==== Reading passage ====

Generally, hosting a component upstream isn't necessary in order to allow others to pull it into any other OTel collector. As long as the component's go module is publicly accessible it should be possible. If this is the only reason then is it worth having the community take this on as an obligation?

The MetricLimiter coming with this component primarily having 2 functions - 1) group the metrics on a list of specific metric attributes, then count and sort the occurrences of each grouped metrics using Count-Min Sketch(CMS). 2) take the actions to the metrics having less occurrences found in CMS when the cardinality threshold limit is met. Currently, these 2 piece of functions are implemented in a very specific way based on the customer experience designed for AppSignals. With extra efforts, I think it is possible to abstract some pieces into general purpose. With the current proposal, we probably want to defer this efforts and it requires a follow up with community for the further discussion on the abstractions. ... Regarding 4 components listed, AppSignals users can leverage a list of existing processors including attributesprocessor, spanprocessor, k8sprocessor and spanprocessor and then configure it in certain way for processing AppSignals data to fulfill partial of requirements for ApplicationSignals, and some new things introduced like EKS/K8s Pod IP resolver, MetricLimiter will still be needed by introducing this new component. So we build on inclusive vendor specific component to achieve all these requirement so users won't need to worry about any configuration things.

==== Data supplied ====

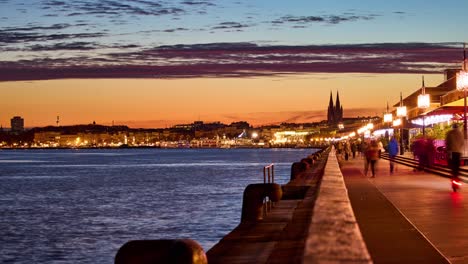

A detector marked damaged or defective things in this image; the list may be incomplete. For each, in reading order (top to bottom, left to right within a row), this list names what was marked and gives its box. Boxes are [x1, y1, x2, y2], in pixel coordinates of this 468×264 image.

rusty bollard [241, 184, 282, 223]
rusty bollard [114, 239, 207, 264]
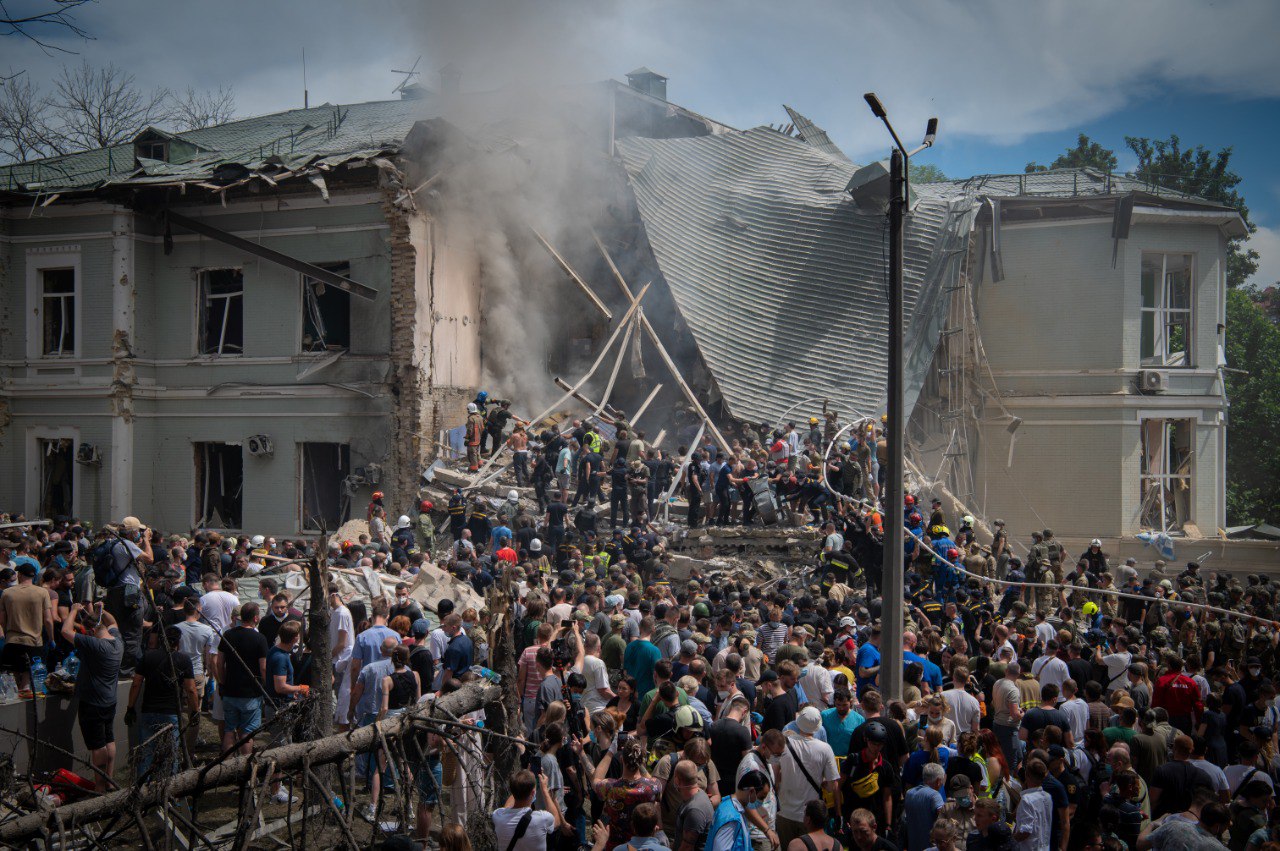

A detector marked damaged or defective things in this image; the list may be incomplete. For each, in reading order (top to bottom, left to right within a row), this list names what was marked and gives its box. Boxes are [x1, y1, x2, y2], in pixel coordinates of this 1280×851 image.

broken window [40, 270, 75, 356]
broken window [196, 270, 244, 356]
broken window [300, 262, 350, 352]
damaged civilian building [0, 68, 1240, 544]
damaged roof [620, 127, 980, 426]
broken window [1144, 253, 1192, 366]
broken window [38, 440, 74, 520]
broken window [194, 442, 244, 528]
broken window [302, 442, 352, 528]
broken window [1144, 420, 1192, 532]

====
==== Data supplied ====

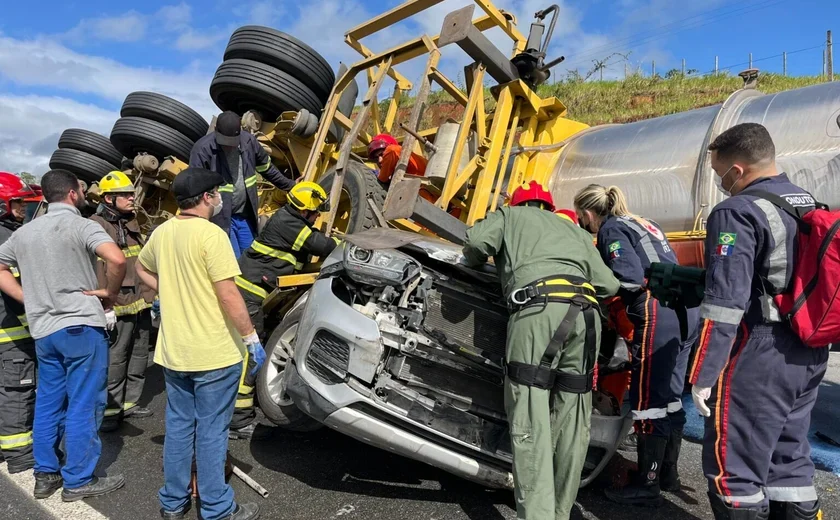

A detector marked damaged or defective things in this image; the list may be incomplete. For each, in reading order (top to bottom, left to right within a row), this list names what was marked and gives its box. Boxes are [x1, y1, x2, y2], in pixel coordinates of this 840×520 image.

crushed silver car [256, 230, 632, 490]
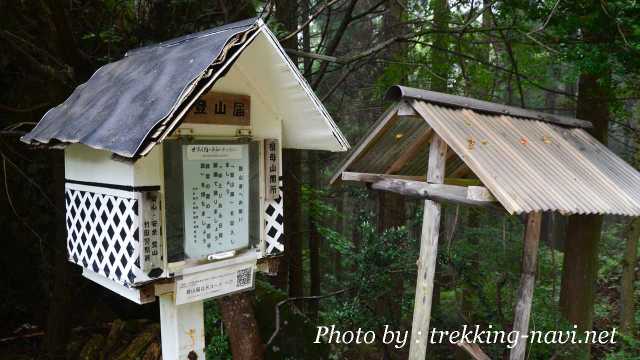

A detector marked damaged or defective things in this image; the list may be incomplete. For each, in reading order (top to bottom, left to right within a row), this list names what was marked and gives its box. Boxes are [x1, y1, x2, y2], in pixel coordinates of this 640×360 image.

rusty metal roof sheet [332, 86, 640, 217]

====
==== Data supplied ====

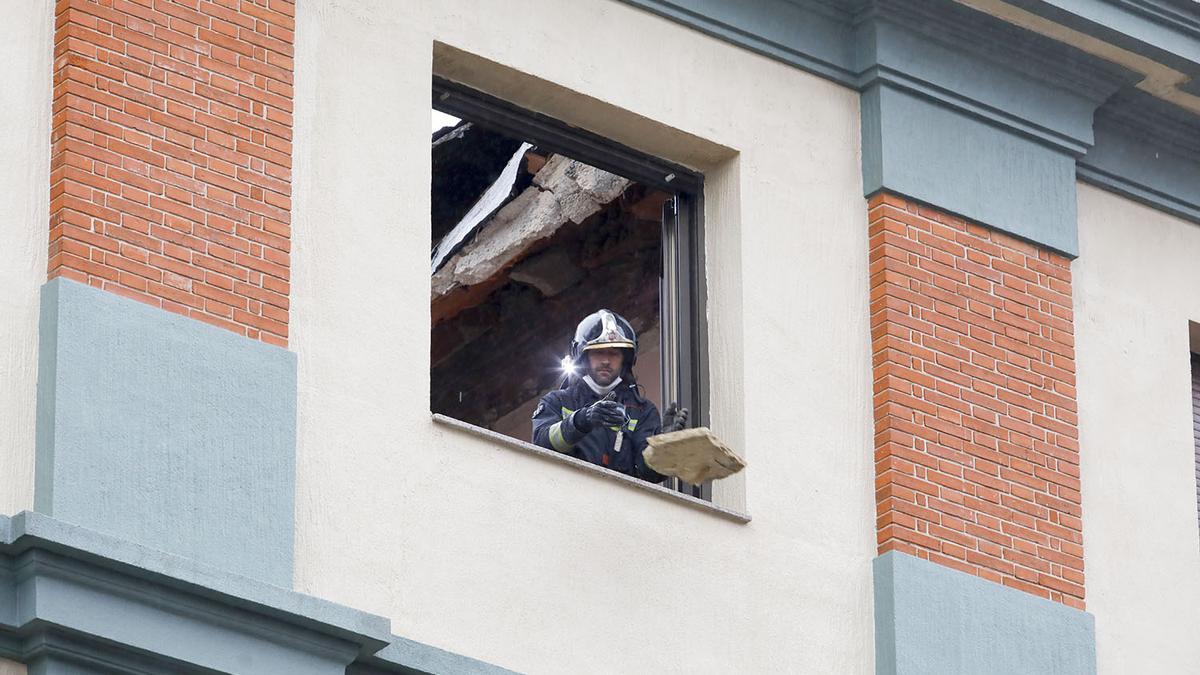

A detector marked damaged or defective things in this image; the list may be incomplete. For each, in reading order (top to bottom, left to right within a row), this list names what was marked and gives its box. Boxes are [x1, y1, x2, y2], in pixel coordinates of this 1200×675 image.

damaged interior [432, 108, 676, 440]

====

(Exercise details) Rewrite the part of the OTel collector component discussion that begins with "Generally, hosting a" and ends with "as an obligation?", replacing "publicly accessible" with "openly available".

(Exercise output)
Generally, hosting a component upstream isn't necessary in order to allow others to pull it into any other OTel collector. As long as the component's go module is openly available it should be possible. If this is the only reason then is it worth having the community take this on as an obligation?